◆ **What you need to do**: Locate each line in the listing below that contains the string "feet" and copy those lines. Case counts.

◆ **Task input**:
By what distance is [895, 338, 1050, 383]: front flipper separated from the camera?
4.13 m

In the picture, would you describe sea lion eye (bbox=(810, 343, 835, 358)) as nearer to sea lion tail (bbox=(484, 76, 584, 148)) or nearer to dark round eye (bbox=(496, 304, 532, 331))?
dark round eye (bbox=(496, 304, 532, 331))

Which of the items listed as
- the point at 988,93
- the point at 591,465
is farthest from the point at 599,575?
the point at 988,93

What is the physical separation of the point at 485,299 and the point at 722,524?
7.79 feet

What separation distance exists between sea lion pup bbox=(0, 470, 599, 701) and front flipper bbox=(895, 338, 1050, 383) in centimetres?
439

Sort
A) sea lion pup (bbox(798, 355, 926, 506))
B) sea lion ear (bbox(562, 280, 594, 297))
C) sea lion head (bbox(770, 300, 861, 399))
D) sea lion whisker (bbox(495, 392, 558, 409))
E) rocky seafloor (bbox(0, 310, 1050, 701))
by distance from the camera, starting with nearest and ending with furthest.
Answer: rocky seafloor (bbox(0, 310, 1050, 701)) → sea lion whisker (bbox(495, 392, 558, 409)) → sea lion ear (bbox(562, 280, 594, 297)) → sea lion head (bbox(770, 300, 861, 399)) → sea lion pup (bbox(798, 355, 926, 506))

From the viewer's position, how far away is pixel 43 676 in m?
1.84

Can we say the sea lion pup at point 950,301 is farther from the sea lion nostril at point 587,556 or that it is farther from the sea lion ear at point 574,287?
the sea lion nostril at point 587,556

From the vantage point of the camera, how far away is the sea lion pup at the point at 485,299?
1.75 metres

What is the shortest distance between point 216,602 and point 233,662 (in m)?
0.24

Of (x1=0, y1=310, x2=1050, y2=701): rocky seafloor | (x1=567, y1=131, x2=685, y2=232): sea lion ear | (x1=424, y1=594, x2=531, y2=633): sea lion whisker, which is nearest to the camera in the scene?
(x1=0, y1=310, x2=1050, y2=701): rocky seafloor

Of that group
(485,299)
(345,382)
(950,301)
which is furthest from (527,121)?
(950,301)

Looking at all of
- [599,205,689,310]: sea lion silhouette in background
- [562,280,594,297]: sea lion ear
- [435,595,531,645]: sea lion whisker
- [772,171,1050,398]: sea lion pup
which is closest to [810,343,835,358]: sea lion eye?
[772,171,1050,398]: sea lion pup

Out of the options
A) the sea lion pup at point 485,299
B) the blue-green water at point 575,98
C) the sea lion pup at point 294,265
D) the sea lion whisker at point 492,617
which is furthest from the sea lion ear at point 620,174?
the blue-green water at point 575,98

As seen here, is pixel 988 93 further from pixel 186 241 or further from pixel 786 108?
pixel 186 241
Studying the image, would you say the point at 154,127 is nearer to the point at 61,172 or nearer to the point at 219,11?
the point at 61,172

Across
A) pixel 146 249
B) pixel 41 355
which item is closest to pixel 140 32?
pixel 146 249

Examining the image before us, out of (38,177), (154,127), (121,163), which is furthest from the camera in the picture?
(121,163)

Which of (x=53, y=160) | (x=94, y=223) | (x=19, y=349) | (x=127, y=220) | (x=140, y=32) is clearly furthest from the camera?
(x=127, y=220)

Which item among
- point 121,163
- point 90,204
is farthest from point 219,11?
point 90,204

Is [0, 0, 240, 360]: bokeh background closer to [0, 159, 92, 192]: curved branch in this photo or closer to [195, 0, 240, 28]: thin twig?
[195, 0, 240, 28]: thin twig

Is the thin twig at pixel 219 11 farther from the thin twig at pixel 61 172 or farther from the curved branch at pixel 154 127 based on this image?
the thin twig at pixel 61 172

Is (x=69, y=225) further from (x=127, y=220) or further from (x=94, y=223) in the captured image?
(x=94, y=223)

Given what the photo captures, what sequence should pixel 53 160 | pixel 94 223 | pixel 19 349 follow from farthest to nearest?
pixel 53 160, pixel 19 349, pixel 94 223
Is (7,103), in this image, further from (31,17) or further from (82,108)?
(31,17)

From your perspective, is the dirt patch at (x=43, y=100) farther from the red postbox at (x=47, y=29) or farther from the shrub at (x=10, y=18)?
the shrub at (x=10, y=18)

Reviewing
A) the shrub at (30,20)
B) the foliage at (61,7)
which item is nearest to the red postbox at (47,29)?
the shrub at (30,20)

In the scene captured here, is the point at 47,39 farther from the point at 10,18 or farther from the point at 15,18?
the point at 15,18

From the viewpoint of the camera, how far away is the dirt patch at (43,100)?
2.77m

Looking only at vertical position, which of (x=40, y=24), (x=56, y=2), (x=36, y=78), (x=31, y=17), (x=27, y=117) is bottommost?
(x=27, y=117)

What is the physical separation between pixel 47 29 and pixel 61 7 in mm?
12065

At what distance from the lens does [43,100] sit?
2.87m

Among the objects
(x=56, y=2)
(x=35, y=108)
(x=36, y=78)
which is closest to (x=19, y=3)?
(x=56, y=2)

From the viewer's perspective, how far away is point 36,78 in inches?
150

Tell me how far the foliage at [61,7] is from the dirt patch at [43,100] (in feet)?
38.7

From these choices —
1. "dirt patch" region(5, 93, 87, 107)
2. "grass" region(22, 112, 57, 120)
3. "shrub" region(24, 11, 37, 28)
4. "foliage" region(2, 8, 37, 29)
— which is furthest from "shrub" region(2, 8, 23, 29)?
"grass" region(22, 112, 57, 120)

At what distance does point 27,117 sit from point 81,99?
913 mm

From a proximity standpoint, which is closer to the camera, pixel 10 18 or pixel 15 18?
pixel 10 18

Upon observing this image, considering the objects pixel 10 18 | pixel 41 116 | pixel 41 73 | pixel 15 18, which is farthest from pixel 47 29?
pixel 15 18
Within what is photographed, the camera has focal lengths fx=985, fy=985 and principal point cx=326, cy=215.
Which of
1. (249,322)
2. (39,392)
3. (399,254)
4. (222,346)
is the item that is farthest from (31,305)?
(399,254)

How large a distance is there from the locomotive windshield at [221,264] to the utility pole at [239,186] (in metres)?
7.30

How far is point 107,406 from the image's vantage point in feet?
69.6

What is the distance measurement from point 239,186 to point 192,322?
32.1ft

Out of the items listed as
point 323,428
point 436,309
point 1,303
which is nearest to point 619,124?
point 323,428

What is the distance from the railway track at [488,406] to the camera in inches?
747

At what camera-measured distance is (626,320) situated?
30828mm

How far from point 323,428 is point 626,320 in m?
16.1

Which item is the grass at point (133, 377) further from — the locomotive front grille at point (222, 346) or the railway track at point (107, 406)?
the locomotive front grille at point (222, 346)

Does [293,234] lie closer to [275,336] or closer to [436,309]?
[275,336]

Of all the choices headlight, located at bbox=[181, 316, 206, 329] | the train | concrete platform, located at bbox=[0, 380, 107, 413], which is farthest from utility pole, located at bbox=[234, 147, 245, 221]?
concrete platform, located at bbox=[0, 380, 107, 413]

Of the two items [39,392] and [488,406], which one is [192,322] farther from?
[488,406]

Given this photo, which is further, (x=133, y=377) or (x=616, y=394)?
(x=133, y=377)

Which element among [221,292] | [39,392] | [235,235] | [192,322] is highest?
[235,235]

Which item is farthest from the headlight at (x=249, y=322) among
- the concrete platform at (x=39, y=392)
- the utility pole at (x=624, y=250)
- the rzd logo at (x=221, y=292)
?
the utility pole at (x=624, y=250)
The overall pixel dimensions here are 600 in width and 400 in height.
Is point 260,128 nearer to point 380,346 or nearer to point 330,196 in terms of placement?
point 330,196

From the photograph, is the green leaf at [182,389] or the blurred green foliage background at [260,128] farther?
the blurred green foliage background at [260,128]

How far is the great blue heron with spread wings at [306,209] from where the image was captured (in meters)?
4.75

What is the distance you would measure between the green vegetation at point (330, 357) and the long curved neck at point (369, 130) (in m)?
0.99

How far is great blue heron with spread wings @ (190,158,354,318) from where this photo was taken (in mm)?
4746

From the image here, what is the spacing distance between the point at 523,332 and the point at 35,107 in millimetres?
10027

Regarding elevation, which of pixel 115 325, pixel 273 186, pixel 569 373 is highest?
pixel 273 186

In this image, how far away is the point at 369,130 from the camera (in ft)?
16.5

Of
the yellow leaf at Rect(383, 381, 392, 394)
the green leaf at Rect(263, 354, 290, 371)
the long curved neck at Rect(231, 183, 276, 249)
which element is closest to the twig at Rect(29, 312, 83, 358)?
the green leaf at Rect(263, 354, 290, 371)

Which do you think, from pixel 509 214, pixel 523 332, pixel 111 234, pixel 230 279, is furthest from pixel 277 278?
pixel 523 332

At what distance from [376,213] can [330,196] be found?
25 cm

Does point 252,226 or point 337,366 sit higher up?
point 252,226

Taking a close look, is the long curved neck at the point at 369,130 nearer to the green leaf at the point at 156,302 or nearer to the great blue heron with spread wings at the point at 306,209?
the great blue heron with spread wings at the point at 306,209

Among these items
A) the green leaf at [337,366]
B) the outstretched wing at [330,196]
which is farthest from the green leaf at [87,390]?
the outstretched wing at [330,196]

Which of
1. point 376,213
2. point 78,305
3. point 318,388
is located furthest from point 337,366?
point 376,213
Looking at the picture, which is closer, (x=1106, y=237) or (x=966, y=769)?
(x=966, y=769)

◆ **Answer in full**:
7.79 feet
Tell me how far the foliage at [61,7] is from the dirt patch at [43,100] (in feet)?
How far is point 107,406 from the image's vantage point in feet?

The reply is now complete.